EXERCISE DESCRIPTION – The answer must consist only of the lines from the line with "scientific name: Numididae" to the line with "common name: plains zebra", both included, exactly as they stand below.

(Stored data entries)

:::

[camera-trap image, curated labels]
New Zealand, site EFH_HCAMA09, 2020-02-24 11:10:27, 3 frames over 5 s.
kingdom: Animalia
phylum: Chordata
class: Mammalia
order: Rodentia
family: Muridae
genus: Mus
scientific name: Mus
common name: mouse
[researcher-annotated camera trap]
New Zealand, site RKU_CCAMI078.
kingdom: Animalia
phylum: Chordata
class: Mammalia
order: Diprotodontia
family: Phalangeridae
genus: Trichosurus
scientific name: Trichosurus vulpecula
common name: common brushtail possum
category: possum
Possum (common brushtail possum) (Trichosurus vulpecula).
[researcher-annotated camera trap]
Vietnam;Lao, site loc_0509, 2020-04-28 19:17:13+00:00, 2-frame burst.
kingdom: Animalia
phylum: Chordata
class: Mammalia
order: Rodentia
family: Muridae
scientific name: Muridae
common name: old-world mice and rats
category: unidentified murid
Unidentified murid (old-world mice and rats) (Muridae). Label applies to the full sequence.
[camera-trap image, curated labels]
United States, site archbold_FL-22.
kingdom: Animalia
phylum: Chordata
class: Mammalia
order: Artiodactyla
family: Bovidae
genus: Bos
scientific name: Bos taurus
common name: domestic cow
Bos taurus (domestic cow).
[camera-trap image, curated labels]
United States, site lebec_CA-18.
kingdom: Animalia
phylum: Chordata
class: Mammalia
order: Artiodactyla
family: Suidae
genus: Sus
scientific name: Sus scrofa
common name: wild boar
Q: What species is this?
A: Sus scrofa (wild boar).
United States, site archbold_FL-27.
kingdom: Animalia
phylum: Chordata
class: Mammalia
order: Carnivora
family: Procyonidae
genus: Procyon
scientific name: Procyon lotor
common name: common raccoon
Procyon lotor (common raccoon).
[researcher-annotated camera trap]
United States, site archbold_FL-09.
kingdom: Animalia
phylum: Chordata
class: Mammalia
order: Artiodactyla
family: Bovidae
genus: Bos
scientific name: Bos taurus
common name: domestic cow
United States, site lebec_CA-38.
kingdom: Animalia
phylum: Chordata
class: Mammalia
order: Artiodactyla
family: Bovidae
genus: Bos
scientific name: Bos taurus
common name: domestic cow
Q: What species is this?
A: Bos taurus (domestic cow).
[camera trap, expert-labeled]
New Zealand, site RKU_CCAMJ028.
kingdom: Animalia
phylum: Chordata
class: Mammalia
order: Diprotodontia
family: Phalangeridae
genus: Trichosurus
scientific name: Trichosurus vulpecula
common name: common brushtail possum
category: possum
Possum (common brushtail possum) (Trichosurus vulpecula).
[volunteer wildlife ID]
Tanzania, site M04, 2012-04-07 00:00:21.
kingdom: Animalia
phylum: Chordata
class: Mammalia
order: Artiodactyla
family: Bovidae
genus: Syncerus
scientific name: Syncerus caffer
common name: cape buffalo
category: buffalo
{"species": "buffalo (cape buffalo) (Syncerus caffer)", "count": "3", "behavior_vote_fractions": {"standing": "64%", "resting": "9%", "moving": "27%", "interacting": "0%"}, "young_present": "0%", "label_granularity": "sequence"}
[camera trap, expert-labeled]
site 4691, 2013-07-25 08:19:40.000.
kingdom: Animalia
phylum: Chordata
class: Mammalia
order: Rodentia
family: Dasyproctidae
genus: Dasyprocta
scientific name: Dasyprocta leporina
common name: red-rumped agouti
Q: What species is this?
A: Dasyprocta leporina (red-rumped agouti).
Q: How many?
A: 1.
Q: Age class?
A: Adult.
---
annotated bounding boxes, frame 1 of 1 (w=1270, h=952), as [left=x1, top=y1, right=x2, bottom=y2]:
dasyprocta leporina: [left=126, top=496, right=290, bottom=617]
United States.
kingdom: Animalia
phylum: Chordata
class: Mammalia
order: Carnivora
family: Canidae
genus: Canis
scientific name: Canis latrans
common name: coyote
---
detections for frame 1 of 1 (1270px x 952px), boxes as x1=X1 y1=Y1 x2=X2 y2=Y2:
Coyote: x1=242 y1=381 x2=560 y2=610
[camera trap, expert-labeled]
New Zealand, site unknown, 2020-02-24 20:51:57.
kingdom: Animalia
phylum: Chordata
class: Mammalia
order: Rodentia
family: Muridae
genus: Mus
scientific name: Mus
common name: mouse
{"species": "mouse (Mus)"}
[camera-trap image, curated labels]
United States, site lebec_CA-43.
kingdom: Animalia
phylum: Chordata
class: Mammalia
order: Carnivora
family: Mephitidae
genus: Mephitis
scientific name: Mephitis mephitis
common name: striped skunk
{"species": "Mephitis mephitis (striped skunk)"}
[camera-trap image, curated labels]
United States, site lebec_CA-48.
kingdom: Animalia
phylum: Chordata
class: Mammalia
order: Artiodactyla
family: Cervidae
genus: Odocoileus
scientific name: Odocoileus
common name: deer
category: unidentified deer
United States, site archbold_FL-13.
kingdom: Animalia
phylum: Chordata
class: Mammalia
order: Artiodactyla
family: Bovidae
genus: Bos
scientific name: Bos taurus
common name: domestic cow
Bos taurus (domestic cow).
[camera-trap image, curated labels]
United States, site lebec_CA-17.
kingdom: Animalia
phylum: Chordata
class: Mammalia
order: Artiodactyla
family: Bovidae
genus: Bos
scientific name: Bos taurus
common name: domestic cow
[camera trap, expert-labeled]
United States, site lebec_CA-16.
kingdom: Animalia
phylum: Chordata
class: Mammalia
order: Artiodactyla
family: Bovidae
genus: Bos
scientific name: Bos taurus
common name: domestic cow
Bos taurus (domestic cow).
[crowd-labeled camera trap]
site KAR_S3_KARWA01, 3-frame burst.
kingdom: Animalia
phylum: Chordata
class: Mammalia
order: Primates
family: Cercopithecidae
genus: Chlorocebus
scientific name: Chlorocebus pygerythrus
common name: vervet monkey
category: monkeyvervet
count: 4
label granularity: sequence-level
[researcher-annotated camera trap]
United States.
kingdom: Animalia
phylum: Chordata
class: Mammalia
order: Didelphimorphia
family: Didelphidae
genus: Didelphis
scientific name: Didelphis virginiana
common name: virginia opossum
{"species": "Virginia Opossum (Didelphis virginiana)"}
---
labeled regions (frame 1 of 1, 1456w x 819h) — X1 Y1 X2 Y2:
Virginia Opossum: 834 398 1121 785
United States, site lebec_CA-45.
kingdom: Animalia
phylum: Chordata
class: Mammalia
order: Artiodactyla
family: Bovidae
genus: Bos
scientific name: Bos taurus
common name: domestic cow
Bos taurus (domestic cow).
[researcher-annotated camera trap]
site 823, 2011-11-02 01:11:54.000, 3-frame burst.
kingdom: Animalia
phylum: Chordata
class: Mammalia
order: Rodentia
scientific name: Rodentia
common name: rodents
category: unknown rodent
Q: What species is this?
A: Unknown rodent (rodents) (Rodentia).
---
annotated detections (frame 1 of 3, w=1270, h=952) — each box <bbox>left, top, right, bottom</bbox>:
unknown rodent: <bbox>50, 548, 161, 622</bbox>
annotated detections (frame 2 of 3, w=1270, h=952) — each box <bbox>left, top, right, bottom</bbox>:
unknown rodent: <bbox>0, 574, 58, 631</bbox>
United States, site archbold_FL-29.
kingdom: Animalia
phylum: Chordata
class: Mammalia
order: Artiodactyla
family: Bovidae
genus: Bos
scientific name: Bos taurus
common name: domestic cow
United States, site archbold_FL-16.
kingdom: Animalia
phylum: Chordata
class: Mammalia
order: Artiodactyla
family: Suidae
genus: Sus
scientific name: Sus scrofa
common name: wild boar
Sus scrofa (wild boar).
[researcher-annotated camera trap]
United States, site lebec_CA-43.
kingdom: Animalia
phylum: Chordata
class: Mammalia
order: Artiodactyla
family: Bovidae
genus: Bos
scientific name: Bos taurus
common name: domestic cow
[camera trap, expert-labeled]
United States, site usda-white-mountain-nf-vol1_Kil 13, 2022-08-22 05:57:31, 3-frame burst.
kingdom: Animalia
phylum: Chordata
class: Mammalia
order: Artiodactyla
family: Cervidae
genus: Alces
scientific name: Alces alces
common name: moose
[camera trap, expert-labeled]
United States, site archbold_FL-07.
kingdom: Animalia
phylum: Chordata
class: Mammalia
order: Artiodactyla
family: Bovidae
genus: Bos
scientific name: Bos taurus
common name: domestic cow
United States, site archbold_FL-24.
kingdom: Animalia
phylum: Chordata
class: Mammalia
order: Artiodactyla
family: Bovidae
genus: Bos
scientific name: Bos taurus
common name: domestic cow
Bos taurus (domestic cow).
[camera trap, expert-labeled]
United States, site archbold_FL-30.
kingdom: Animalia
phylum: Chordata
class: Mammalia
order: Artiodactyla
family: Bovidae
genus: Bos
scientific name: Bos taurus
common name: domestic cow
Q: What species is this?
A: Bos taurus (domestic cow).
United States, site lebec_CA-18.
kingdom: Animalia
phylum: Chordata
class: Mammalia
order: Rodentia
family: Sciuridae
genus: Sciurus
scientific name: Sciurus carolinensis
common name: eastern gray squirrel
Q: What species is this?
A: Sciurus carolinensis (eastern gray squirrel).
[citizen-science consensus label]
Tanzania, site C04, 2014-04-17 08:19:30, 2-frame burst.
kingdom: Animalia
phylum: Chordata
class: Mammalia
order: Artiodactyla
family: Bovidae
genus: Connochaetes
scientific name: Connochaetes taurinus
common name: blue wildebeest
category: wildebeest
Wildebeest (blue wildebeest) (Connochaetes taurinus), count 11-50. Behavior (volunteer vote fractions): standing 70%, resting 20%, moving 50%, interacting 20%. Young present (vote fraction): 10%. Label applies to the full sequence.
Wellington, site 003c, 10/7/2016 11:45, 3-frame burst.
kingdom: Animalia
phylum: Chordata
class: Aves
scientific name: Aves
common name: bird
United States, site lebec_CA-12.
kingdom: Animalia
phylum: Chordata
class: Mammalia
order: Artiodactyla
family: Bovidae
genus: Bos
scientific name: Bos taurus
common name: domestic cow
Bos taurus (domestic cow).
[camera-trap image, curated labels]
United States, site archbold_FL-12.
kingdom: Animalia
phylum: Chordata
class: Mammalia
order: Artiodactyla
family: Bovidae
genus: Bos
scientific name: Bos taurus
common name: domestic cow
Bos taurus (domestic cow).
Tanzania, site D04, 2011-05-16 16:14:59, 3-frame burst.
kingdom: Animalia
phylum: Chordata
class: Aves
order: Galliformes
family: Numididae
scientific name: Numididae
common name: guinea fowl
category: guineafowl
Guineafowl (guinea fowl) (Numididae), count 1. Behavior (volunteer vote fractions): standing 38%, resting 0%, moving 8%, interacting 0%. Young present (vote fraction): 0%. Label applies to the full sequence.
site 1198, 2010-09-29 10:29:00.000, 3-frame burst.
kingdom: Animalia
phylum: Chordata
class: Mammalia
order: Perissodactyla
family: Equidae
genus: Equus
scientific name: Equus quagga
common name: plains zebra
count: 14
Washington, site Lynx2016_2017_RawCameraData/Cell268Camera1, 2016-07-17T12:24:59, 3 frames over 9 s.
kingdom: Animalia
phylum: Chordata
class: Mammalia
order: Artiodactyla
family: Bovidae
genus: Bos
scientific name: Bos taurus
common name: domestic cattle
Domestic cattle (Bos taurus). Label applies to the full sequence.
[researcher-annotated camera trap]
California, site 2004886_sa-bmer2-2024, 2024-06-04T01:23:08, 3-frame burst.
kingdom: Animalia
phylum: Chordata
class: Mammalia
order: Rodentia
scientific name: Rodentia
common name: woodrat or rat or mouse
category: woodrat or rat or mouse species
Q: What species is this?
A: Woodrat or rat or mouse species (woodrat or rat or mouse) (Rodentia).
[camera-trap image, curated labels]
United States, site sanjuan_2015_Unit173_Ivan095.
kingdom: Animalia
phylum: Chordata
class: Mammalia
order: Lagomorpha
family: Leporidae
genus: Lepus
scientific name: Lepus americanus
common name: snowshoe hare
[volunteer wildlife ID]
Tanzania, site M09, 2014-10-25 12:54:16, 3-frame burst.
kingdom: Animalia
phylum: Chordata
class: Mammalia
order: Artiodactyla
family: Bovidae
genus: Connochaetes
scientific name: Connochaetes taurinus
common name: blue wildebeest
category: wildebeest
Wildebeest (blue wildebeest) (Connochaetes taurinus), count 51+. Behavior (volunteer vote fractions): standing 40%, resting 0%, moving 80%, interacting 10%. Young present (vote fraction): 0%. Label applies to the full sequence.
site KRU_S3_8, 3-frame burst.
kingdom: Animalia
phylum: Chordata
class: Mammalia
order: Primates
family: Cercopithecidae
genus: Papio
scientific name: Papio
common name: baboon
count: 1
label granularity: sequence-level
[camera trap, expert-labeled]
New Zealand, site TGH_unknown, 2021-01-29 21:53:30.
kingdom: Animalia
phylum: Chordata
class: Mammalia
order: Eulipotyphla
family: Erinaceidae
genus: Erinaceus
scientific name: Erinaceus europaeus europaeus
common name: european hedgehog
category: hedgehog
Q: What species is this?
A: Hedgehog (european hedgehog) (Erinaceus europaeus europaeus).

:::

ANSWER BOX –
scientific name: Numididae
common name: guinea fowl
category: guineafowl
Guineafowl (guinea fowl) (Numididae), count 1. Behavior (volunteer vote fractions): standing 38%, resting 0%, moving 8%, interacting 0%. Young present (vote fraction): 0%. Label applies to the full sequence.
site 1198, 2010-09-29 10:29:00.000, 3-frame burst.
kingdom: Animalia
phylum: Chordata
class: Mammalia
order: Perissodactyla
family: Equidae
genus: Equus
scientific name: Equus quagga
common name: plains zebra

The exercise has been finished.